Your assignment
Please transcribe exactly the lines from the one containing "kingdom: Animalia" through the end of the records below, both included, and nothing else.

(Collected data entries)
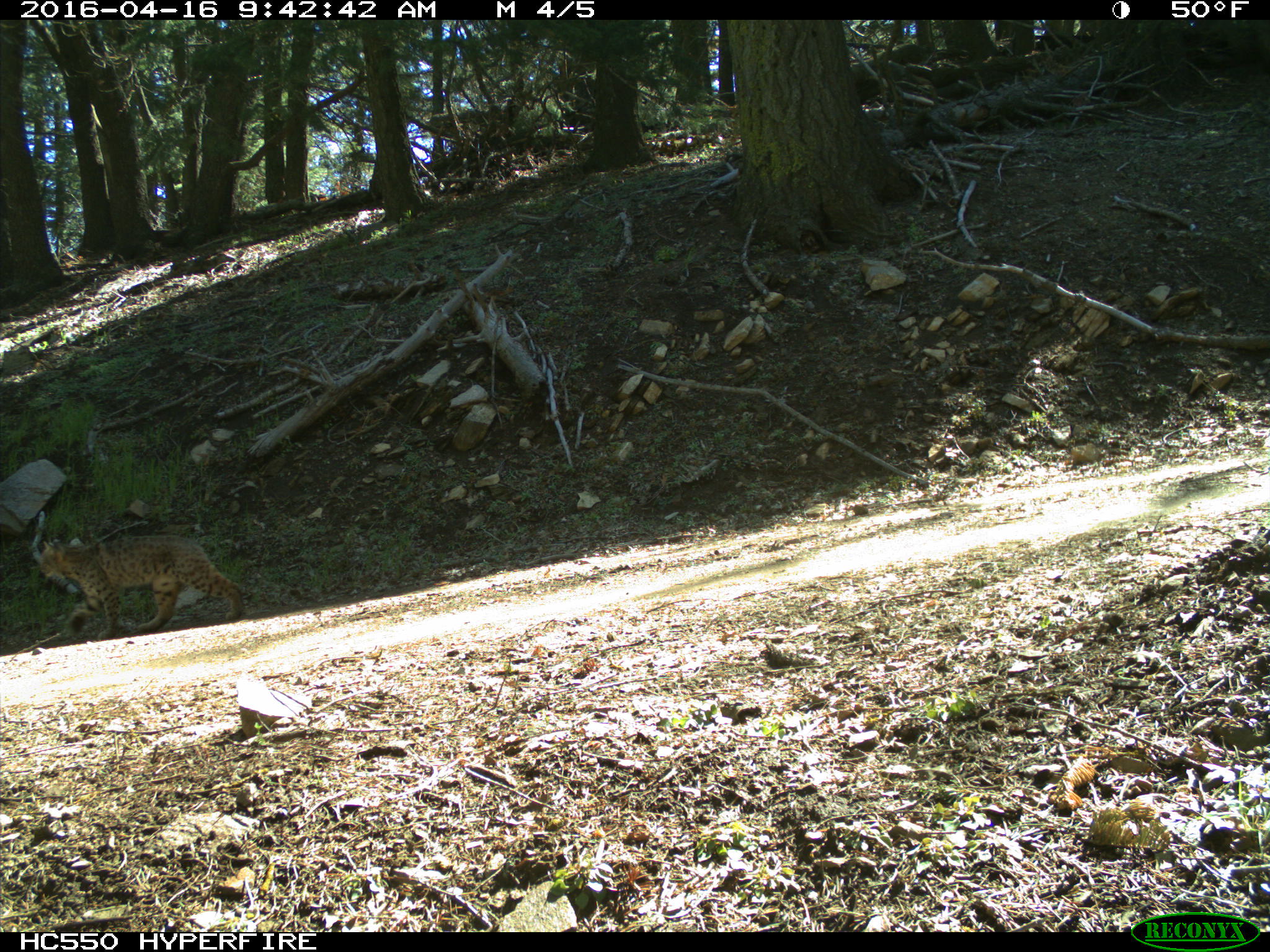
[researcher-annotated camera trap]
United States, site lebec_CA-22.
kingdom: Animalia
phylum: Chordata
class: Mammalia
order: Carnivora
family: Felidae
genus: Lynx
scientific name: Lynx rufus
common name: bobcat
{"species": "Lynx rufus (bobcat)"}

Answer section
kingdom: Animalia
phylum: Chordata
class: Mammalia
order: Carnivora
family: Felidae
genus: Lynx
scientific name: Lynx rufus
common name: bobcat
{"species": "Lynx rufus (bobcat)"}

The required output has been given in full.